• Provided passage:
Section 1.2.    Rules of Construction . Unless the context otherwise requires:

 

(i)      a term has the meaning assigned to it;

 

(ii)     an accounting term not otherwise defined has the meaning assigned to it in accordance with generally accepted accounting principles as in effect in the United States;

 

(iii)     “or” is not exclusive;

 

(iv)     the words “herein”, “hereof”, “hereunder” and other words of similar import refer to this Agreement as a whole and not to any particular Article, Section or other subdivision;

 

(v)     “including” means including without limitation; and

 

(vi)     words in the singular include the plural and words in the plural include the singular.

 

ARTICLE 2.

CREATION AND DECLARATION OF TRUST; FORM OF CERTIFICATES; DEPOSIT OF GOLD; DELIVERY, REGISTRATION OF TRANSFER AND SURRENDER OF SHARES

 

Section 2.1.    Creation and Declaration of Trust; Business of the Trust .

 

(a)     The Trustee acknowledges that it received an initial deposit of Gold under and in accordance with the Original Depositary Trust Agreement from Barclays Capital Inc. The Trustee declares that it holds and will hold all Trust Property as trustee for the benefit of the Registered Owners for the purposes of, and subject to and limited by the terms and conditions set forth in, this Agreement. The trust governed by this Agreement was previously known as the “iShares ® COMEX ® Gold Trust” and is now known as the “iShares ® Gold Trust”.

 

 
- 6 -

 

 

(b)     The Trust shall not engage in any business or activities other than those authorized by this Agreement or incidental and necessary to carry out the duties and responsibilities set forth in this Agreement. Other than issuance of the Shares, the Trust shall not issue or sell any certificates or other obligations or, except as provided in this Agreement, otherwise incur, assume or guarantee any indebtedness for money borrowed.

 

Section 2.2.     Form of Certificates; Book-Entry System; Transferability of Shares .

 

(a)     The Certificates evidencing Shares issued subsequent to the date of this Agreement shall be substantially in the form set forth in Exhibit A annexed to this Agreement, with appropriate insertions, modifications and omissions, as hereinafter provided. No Shares shall be entitled to any benefits under this Agreement or be valid or obligatory for any purpose unless a Certificate evidencing those Shares has been executed by the Trustee by the manual or facsimile signature of a duly authorized signatory of the Trustee and, if a Registrar (other than the Trustee) for the Shares shall have been appointed, countersigned by the manual signature of a duly authorized officer of the Registrar. The Trustee shall maintain books on which the registered ownership of each Share and transfers, if any, of such registered ownership shall be recorded. Certificates evidencing Shares bearing the manual or facsimile signature of a duly authorized signatory of the Trustee and the manual signature of a duly authorized officer of the Registrar, if applicable, who was, at the time such Certificates were executed, a proper signatory of the Trustee or Registrar, if applicable, shall bind the Trustee, notwithstanding that such signatory has ceased to hold such office prior to the delivery of such Certificates.

• Set of tasks:
• a. In the trust agreement, which company made the initial deposit of Gold that the Trustee acknowledges receiving?
• b. Reproduce the part of the trust agreement starting with "CREATION AND DECLARATION OF TRUST; FORM" and going on through "the Trust .".

• Record list:
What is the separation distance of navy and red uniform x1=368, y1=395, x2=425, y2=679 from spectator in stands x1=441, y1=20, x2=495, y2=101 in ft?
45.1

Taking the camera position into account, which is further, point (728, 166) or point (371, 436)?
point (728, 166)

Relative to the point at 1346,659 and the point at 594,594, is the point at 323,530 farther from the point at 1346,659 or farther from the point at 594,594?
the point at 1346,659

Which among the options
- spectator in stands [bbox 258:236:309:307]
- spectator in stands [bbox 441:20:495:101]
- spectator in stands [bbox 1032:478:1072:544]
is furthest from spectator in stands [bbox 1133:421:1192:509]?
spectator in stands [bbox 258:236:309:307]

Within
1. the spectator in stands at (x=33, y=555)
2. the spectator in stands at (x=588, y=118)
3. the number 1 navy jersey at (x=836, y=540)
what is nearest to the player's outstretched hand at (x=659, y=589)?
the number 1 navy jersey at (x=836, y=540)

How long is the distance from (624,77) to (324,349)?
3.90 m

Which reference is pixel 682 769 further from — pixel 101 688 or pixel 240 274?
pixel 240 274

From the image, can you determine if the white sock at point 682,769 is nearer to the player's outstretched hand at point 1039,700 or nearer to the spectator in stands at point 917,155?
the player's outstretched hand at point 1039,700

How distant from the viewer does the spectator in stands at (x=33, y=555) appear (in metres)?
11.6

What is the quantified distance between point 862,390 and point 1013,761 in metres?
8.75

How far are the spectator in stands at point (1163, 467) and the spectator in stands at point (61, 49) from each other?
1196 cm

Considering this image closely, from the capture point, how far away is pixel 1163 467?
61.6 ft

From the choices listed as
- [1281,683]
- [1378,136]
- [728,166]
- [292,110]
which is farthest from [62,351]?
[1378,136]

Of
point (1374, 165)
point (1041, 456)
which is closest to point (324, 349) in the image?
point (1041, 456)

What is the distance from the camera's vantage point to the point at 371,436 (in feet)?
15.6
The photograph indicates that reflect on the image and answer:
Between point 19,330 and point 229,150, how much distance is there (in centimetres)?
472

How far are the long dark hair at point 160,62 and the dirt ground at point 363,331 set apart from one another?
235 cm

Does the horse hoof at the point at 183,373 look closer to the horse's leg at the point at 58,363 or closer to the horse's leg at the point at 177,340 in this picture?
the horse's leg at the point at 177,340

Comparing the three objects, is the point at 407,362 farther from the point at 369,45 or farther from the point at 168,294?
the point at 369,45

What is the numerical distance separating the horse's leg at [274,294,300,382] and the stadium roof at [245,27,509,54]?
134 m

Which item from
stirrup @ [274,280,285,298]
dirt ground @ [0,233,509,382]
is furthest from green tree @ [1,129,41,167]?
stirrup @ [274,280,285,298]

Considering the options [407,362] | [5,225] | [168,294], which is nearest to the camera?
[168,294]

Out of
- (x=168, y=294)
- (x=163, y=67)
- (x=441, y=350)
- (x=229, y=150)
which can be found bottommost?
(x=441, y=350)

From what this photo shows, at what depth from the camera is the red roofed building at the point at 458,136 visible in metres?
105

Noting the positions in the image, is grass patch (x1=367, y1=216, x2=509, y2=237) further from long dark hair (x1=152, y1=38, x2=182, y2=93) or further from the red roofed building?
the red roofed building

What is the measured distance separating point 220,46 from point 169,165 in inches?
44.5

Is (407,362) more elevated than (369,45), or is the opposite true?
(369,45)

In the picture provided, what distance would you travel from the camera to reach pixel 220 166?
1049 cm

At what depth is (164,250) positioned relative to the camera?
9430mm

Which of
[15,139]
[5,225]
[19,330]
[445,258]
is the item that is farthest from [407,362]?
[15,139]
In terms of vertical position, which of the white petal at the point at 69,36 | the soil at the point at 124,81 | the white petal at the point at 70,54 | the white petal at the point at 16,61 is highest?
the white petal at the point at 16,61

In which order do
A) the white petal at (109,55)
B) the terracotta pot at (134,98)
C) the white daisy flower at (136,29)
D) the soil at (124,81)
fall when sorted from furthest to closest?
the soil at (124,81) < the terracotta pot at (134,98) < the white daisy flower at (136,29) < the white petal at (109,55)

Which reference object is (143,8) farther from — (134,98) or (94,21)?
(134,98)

• Results of the tasks:
• a. Barclays Capital Inc.

• b.
CREATION AND DECLARATION OF TRUST; FORM OF CERTIFICATES; DEPOSIT OF GOLD; DELIVERY, REGISTRATION OF TRANSFER AND SURRENDER OF SHARES

 

Section 2.1.    Creation and Declaration of Trust; Business of the Trust .